On 8/14/25 19:13, Peter Maydell wrote:
Earlier this year, the Linux kernel's kernel-doc script was rewritten
from the old Perl version into a shiny and hopefully more maintainable
Python version. This commit series updates our copy of this script
to the latest kernel version. I have tested it by comparing the
generated HTML documentation and checking that there are no
unexpected changes.
Luckily we are carrying very few local modifications to the Perl
script, so this is fairly straightforward. The structure of the
patchset is:
* a minor update to the kerneldoc.py Sphinx extension so it
will work with both old and new kernel-doc script output
* a fix to a doc comment markup error that I noticed while comparing
the HTML output from the two versions of the script
* import the new Python script, unmodified from the kernel's version
(conveniently the kernel calls it kernel-doc.py, so it doesn't
clash with the existing script)
* make the changes to that library code that correspond to the
two local QEMU-specific changes we carry
* tell sphinx to use the Python version
* delete the Perl script (I have put a diff of our local mods
to the Perl script in the commit message of this commit, for
posterity)
The diffstat looks big, but almost all of it is "import the
kernel's new script that we trust and don't need to review in
detail" and "delete the old script".
My immediate motivation for doing this update is that I noticed
that the submitter of https://gitlab.com/qemu-project/qemu/-/issues/3077
is using a Perl that complains about a construct in the perl script,
which prompted me to check if the kernel folks had already fixed
it, which it turned out that they had, by rewriting the whole thing :-)
More generally, if we don't do this update, then we're effectively
going to drift down the same path we did with checkpatch.pl, where
we have our own version that diverges from the kernel's version
and we have to maintain it ourselves.
Yep - for checkpatch.pl that makes sense, since we have more differences
in what we test and we have backported the most pressing parser fixes,
but kerneldoc has no reason to diverge.
Thanks for doing this!
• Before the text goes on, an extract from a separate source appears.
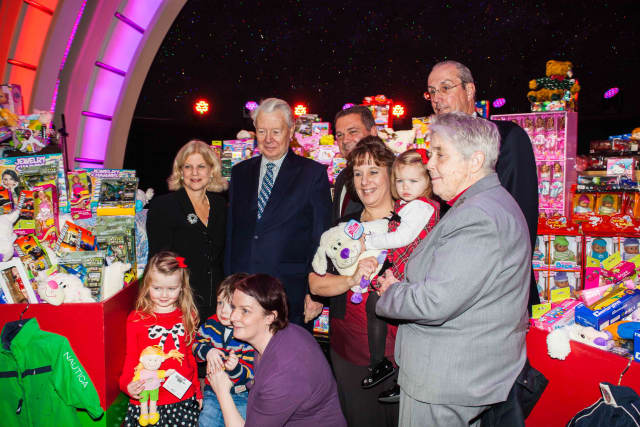 Empire City Casino current CEO Timothy Rooney (center) joined city and county officials in presenting hundreds of donated toys to Catholic Charities inside Empire City Casino, which now may be sold to MGM Resorts.
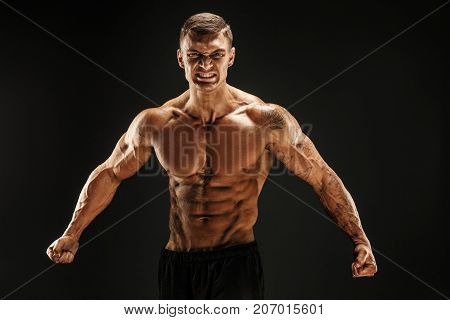 Very brawny guy bodybuilder posing. Beautiful sporty guy male power. Fitness muscled man. Roar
For the whole series...
Reviewed-by: Paolo Bonzini <pbonz...@redhat.com>
Paolo
We should also update the Sphinx plugin itself (i.e.
docs/sphinx/kerneldoc.py), but because I did not need to do
that to update the main kernel-doc script, I have left that as
a separate todo item.
Testing
-------
I looked at the HTML output of the old kernel-doc script versus the
new one, using the following diff command which mechanically excludes
a couple of "same minor change" everywhere diffs, and eyeballing the
resulting ~150 lines of diff.
diff -w -I '^<div class="kernelindent docutils container">$' -I '^</div>$' -I
'^<p><strong>Definition</strong>' -r -u -x searchindex.js build/x86/docs-old-kerneldoc/manual
build/x86/docs/manual
The HTML changes are:
(1) some paras now have ID tags, eg:
-<p><strong>Functions operating on arrays of bits</strong></p>
+<p id="functions-operating-on-arrays-of-bits"><strong>Functions operating on arrays of
bits</strong></p>
(2) Some extra named <div>s, eg:
+<div class="kernelindent docutils container">
<p><strong>Parameters</strong></p>
<dl class="simple">
<dt><code class="docutils literal notranslate"><span class="pre">long</span> <span
class="pre">nr</span></code></dt><dd><p>the bit to set</p>
@@ -144,12 +145,14 @@
<dt><code class="docutils literal notranslate"><span class="pre">unsigned</span> <span class="pre">long</span> <span
class="pre">*addr</span></code></dt><dd><p>the address to start counting from</p>
</dd>
</dl>
+</div>
(3) The new version correctly parses the multi-line Return: block for
the memory_translate_iotlb() doc comment. You can see that the
old HTML here had dt/dd markup, and it mis-renders in the HTML at
https://www.qemu.org/docs/master/devel/memory.html#c.memory_translate_iotlb
<p><strong>Return</strong></p>
-<dl class="simple">
-<dt>On success, return the MemoryRegion containing the <strong>iotlb</strong>
translated</dt><dd><p>addr. The MemoryRegion must not be
accessed after rcu_read_unlock.
+<p>On success, return the MemoryRegion containing the <strong>iotlb</strong>
translated
+addr. The MemoryRegion must not be accessed after rcu_read_unlock.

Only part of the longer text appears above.